На гастроолях - страница 3
— Номер свободен, — сказала она. — Это ваш номер. Ваш багаж уже здесь. Входите, пожалуйста.
Деваться было некуда, я вошёл. И очутился в самом роскошном салоне этой гостиницы.
— Где кровать?
— Вот диван. Нам неудобно держать здесь кровать, Но на ночь диван раскладывается.
Горничная удалилась.
Я помрачнел. И вот в этом-то салоне стоит мой нищенский саквояж! А уж до чего неприглядны на вид мои ботинки после долгой ходьбы по проселочной дороге! Короче — я выругался.
В тот же миг, просунув голову в дверь, горничная спросила:
— Чем могу служить?
Вот как, мне даже нельзя облегчить душу — сразу же сбегается толпа слуг!
— Ничем, — сурово ответил я. — Принесите мне два бутерброда.
Она уставилась на меня.
— Горячего ничего не желаете?
— Нет.
Тут её вдруг осенило. Желудок. На дворе весна. Наверно, у меня обострение.
Вернувшись с бутербродами, она принесла также меню, в котором были перечислены все наличные вина. Весь вечер это вышколенное существо не давало мне покоя: прикажете согреть вашу постель? Вон там ванная комната, если желаете…
Когда рассвело, я нервно вскочил и стал одеваться. Меня знобило, проклятый раскладной диван, разумеется, оказался слишком коротким для моего роста, и я почти не сомкнул глаз. Я нажал кнопку звонка. Никто не шёл на зов. Наверно, было ещё раннее утро, с улицы не доносилось ни единого звука, и, чуть стряхнув с себя сон, я заметил, что ещё даже не вполне рассвело.
Я оглядел комнату. Это была самая роскошная комната, какую я когда-либо видел. Мрачные подозрения закопошились в моей душе, и я вторично нажал кнопку звонка. Стоя по щиколотку в мягком ковре, я ждал. Сейчас у меня отберут последние гроши, может быть, их даже не хватит, чтобы расплатиться. Я начал торопливо пересчитывать, сколько у меня, собственно, денег, но, услышав шаги в коридоре, оставил это.
Но никто не шёл. Шаги в коридоре лишь почудились мне.
Я заново начал считать. Как ужасна была неизвестность, в которой я пребывал! Куда только девалась вчерашняя горничная, которая весь вечер досаждала мне своей услужливостью? Может, эта лентяйка попросту ещё лежит и спит, хотя на дворе уже почти совсем светло? Наконец она явилась, полуодетая, только на плечи накинула платок.
— Вы звонили?
— Попрошу вас принести счёт! — сказал я, стараясь принять самый невозмутимый вид.
— Счёт? Это не так-то просто, хозяйка ещё почивает, ведь сейчас всего три часа утра. — Горничная растерянно выпялила на меня глаза. Мыслимо ли пялить так глаза на человека? Какое ей, спрашивается, дело до того, что я решил засветло уйти из гостиницы?

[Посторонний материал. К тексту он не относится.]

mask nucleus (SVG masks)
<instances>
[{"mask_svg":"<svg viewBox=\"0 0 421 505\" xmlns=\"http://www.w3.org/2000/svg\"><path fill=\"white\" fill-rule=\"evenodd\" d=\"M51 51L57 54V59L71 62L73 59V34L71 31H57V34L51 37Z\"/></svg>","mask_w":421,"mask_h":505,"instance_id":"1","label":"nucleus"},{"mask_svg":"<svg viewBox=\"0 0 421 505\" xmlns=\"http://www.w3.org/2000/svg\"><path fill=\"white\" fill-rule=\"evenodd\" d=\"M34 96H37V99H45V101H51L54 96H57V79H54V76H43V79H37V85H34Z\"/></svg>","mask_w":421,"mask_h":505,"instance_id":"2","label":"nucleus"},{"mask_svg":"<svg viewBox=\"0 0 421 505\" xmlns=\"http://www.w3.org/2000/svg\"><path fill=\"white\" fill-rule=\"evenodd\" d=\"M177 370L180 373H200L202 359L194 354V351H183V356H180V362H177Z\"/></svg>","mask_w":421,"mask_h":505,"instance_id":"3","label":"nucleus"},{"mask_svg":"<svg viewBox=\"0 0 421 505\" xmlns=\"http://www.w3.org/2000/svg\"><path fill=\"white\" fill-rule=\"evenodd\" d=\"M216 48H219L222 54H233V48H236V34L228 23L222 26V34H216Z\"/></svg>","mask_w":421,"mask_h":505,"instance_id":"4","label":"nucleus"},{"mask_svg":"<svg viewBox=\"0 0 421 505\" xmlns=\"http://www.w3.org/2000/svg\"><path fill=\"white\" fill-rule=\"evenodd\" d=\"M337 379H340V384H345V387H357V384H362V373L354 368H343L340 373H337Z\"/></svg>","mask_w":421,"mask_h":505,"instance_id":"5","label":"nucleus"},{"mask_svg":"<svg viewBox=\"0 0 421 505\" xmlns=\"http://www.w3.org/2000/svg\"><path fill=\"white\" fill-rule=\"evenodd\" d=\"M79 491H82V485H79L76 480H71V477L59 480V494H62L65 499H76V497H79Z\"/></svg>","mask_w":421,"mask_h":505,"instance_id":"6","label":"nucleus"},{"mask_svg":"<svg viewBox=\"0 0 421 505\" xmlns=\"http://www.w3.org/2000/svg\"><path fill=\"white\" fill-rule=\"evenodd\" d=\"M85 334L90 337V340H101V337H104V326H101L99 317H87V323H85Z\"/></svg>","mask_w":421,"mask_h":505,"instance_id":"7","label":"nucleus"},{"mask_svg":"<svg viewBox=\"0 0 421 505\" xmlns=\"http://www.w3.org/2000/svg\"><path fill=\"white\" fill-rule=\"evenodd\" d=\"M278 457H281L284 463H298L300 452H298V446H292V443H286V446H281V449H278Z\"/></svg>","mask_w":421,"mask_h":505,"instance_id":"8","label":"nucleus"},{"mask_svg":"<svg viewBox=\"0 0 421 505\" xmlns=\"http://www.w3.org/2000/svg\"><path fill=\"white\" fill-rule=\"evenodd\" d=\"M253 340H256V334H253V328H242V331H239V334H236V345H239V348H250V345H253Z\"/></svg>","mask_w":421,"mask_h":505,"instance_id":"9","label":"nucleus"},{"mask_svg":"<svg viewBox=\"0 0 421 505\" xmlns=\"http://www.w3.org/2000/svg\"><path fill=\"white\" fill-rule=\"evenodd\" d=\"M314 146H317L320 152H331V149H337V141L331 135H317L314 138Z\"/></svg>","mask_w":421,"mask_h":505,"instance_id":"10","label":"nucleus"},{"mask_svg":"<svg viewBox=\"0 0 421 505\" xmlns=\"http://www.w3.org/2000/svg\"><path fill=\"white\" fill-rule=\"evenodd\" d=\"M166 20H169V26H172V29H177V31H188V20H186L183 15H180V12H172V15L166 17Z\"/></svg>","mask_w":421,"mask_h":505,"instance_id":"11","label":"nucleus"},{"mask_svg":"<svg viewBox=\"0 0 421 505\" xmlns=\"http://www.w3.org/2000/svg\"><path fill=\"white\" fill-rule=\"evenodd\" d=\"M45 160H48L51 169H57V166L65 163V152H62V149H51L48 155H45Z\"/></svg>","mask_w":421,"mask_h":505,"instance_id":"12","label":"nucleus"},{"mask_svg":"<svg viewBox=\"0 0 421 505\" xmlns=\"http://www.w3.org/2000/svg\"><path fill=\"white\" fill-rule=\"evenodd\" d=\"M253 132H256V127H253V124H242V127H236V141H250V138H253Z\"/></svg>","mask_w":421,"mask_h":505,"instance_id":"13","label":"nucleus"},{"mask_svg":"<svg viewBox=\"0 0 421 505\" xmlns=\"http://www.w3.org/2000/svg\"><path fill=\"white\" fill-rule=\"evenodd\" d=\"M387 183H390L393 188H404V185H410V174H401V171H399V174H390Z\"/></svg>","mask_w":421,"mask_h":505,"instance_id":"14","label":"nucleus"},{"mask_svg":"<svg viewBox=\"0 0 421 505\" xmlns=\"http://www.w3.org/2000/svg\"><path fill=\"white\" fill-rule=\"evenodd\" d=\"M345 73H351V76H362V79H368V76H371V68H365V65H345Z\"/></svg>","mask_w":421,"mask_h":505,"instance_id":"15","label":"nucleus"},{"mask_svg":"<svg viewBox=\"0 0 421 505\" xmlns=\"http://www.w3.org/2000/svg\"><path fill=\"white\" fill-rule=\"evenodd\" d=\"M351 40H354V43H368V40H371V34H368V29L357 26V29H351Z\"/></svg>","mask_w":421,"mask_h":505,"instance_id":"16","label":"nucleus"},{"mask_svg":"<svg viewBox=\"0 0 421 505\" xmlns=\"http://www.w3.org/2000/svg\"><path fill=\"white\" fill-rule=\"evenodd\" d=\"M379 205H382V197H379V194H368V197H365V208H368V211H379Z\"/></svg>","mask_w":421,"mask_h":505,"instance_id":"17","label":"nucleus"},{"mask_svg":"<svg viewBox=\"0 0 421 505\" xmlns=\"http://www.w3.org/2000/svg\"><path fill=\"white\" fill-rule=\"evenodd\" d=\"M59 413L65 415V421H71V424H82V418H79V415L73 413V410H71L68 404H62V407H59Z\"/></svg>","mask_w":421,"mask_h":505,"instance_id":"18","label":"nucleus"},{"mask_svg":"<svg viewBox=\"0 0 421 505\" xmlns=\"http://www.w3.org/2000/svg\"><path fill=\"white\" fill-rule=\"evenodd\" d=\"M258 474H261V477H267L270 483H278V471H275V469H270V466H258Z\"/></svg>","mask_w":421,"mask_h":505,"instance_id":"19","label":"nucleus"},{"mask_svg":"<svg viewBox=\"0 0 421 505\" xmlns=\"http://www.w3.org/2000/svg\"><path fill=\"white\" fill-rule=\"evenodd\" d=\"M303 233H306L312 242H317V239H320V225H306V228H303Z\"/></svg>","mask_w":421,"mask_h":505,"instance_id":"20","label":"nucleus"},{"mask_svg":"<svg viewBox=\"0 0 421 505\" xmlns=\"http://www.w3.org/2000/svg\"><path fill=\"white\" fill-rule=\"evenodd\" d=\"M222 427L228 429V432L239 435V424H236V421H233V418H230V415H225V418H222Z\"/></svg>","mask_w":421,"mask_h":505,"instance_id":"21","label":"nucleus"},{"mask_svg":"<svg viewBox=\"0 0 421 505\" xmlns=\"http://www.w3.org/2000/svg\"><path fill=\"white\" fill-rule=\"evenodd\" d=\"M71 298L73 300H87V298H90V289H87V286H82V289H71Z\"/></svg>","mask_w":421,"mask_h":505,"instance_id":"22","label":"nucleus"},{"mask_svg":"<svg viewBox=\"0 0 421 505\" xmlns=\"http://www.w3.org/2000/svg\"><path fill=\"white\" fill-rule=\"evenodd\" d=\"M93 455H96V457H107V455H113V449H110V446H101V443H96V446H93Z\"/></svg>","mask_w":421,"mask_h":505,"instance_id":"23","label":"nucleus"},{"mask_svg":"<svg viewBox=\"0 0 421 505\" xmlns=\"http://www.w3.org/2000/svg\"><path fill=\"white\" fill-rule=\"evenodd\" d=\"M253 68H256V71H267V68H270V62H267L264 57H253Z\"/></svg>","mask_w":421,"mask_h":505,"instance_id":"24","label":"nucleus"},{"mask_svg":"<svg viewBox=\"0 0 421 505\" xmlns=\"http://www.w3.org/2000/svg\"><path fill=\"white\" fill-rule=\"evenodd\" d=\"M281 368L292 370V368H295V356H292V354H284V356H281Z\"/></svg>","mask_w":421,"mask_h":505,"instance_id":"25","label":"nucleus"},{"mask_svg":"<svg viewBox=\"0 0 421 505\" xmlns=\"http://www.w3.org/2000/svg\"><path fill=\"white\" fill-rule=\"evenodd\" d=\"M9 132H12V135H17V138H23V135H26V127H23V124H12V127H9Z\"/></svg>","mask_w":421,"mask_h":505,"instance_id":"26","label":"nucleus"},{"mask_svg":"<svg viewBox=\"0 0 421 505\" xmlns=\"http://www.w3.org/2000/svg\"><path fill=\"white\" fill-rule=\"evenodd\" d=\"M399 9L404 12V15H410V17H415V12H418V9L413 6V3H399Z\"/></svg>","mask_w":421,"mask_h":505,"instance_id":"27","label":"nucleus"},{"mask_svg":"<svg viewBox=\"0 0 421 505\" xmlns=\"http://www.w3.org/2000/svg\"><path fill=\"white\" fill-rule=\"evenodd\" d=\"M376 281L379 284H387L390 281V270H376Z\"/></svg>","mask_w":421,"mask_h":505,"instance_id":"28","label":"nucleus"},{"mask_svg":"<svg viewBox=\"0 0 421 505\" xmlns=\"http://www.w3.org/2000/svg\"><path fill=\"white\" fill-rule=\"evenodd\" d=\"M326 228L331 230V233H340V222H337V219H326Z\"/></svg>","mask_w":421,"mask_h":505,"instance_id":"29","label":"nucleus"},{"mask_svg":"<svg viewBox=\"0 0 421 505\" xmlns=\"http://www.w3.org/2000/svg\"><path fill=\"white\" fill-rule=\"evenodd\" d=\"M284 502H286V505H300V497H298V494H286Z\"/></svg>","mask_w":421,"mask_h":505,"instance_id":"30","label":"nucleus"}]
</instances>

— Ничего не поделаешь, — сказал я. — Счёт нужен мне сейчас. Сию минуту.
Горничная ушла.
Она не возвращалась целую вечность. Мою тревогу усиливал страх, что плата за номер, быть может, исчисляется посуточно или даже почасно, а я вот стою здесь и жду и ни за что ни про что просаживаю свои деньги в этом вынужденном ожидании. Я не был знаком с порядками в дорогих отелях, и такой способ оплаты представлялся мне наиболее вероятным. К тому же около умывальника висело объявление, на котором было написано, что в случае, если гость не предупреждает о выезде до шести часов вечера, с него взимается плата за следующие сутки. Всё вокруг будило во мне чувство ужаса и смущало мой ум, отданный изящной словесности. Наконец горничная постучала в дверь и вошла. Никогда, нет, право, никогда я не прощу судьбе подлую шутку, которую она со мной сыграла! Две кроны семьдесят эре — вот и вся плата! Сущие гроши, чаевые, которые я и сам мог бы пожаловать горничной на шпильки! Я бросил на стол несколько крон — потом ещё одну. Сдачу возьмите себе! На здоровье, милочка!
Надо же было показать, что и мы знаем правила обхождения. Не говоря уже о том, что эта девушка заслужила благодарность. Редкая девушка, душевный человек, заброшенный судьбой в эту драмменскую гостиницу и обречённый терпеть произвол приезжих. Нет теперь больше таких женщин, порода эта начисто вывелась. Как трогательно она пеклась обо мне до последней минуты, когда ей вдруг открылось, что перед ней богач.
— Слуга отнесёт ваш багаж, — сказала она.